▼

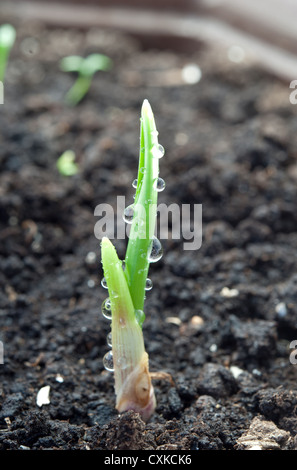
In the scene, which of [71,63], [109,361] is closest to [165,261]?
[109,361]

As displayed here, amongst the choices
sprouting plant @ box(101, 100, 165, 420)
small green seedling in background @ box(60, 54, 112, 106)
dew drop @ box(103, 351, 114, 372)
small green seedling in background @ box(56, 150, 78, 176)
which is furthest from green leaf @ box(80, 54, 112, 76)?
dew drop @ box(103, 351, 114, 372)

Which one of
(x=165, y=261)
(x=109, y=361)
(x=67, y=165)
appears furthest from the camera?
(x=67, y=165)

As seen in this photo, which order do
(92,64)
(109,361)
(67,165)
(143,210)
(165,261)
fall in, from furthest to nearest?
1. (92,64)
2. (67,165)
3. (165,261)
4. (109,361)
5. (143,210)

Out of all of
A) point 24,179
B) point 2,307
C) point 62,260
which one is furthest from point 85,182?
point 2,307

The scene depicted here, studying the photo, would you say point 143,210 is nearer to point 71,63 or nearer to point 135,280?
point 135,280

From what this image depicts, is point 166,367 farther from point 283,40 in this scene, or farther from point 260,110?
point 283,40

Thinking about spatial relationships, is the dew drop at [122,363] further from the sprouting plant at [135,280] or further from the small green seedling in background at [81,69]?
the small green seedling in background at [81,69]

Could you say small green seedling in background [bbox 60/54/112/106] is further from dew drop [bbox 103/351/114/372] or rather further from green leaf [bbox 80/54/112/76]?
dew drop [bbox 103/351/114/372]
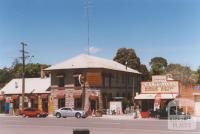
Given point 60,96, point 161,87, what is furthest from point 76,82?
point 161,87

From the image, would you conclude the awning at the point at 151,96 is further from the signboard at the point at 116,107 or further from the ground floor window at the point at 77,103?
the ground floor window at the point at 77,103

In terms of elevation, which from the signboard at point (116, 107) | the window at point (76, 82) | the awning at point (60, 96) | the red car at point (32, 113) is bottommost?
the red car at point (32, 113)

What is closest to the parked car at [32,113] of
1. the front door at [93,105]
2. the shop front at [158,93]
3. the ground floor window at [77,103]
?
the ground floor window at [77,103]

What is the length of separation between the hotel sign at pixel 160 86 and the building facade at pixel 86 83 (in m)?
6.51

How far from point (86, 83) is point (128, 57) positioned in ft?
122

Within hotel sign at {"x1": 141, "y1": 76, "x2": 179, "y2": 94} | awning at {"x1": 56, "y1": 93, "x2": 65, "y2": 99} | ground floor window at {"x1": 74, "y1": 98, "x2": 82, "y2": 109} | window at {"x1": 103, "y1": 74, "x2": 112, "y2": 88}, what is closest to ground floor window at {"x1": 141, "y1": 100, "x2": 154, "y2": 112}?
hotel sign at {"x1": 141, "y1": 76, "x2": 179, "y2": 94}

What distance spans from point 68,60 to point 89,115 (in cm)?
1235

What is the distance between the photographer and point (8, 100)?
74688 millimetres

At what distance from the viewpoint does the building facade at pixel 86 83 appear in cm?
6481

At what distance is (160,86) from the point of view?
6069cm

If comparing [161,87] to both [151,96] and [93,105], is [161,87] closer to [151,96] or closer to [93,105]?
[151,96]

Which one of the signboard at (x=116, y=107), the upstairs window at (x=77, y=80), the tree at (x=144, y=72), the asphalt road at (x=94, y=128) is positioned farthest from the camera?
the tree at (x=144, y=72)

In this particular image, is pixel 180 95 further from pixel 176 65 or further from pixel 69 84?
pixel 176 65

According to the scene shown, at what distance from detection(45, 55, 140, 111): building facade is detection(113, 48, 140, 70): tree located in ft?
91.5
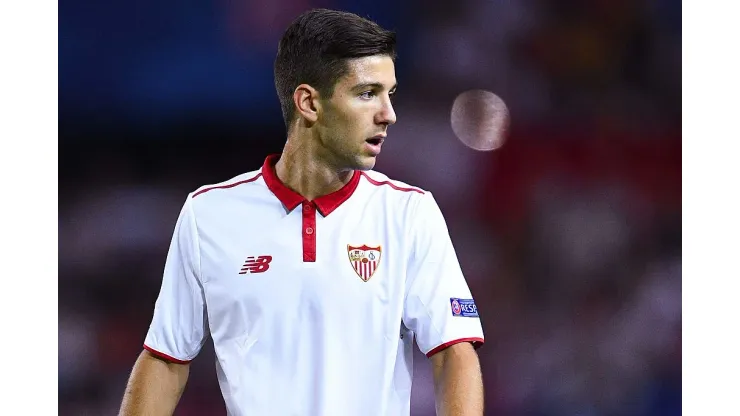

▲

◆ **Task prompt**:
Count the lines above that contain the string "bbox". Reply with the number alone.

◆ **Expected answer**:
2